(À réaliser):
Indiquez si chacune des affirmations ci-dessous concorde avec le texte sur les femmes et la chasse préhistorique, en répondant par oui ou par non et en citant mot pour mot le passage du texte qui tranche.
1. Grâce aux nouvelles technologies, des os robustes auparavant attribués à des hommes ont pu être attribués à des femmes.
2. La moindre robustesse des femmes remonte déjà au paléolithique.
3. On dispose de preuves que des femmes chassaient il y a 9000 ans.

====== Texte fourni ======

HC : Au paléolithique la chasse était-elle uniquement réservée aux hommes ?
MPM : Aveuglés par leurs préjugés, faisant de la femme un être fragile, les préhistoriens ont donné à l’homme l’exclusivité de la chasse. Or l’analyse de certaines données morphologiques sur des fossiles a révélé que les femmes de la préhistoire étaient en capacité de participer à cette activité. Qui plus est, les nouvelles technologies notamment celles reposant sur la recherche d’ADN ont permis de redistribuer les cartes : des os robustes attribués à tort à des hommes ont pu être attribués à des femmes et réciproquement. C’est la culture qui bien plus tard, rendra les femmes moins robustes (cantonnement des femmes dans la sphère domestique, modification de l’alimentation). L’observation du mobilier funéraire et des sépultures est aussi révélatrice : en présence d’armes de chasse, on déduisait systématiquement qu’il s’agissait d’un homme. On dispose aujourd’hui de preuves que les femmes chassaient il y a 9000 ans, comme on sait que certaines ont été des guerrières comme chez les celtes, les amazones ou les vikings.
HC : Y avait-il des femmes artistes durant la préhistoire ?

====== Données fournies ======

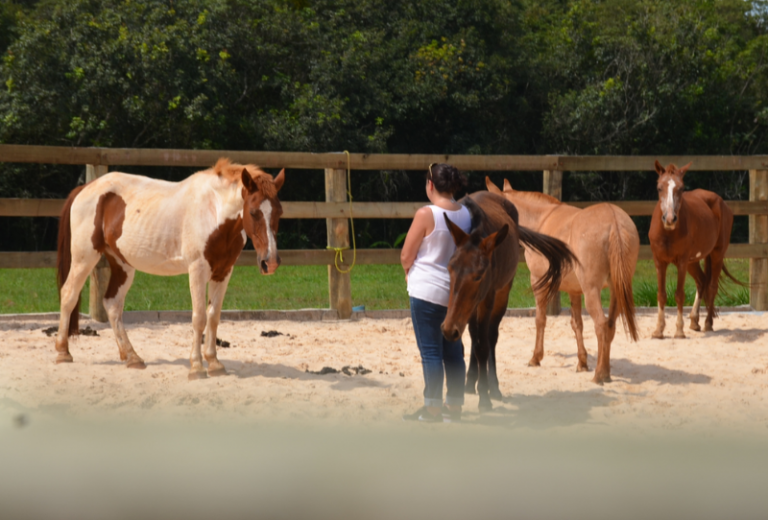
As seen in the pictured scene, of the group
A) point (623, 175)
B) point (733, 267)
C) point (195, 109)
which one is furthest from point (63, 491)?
point (623, 175)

======

(Réponse complète):
1. Oui : « des os robustes attribués à tort à des hommes ont pu être attribués à des femmes et réciproquement ».
2. Non : « C’est la culture qui bien plus tard, rendra les femmes moins robustes ».
3. Oui : « On dispose aujourd’hui de preuves que les femmes chassaient il y a 9000 ans ».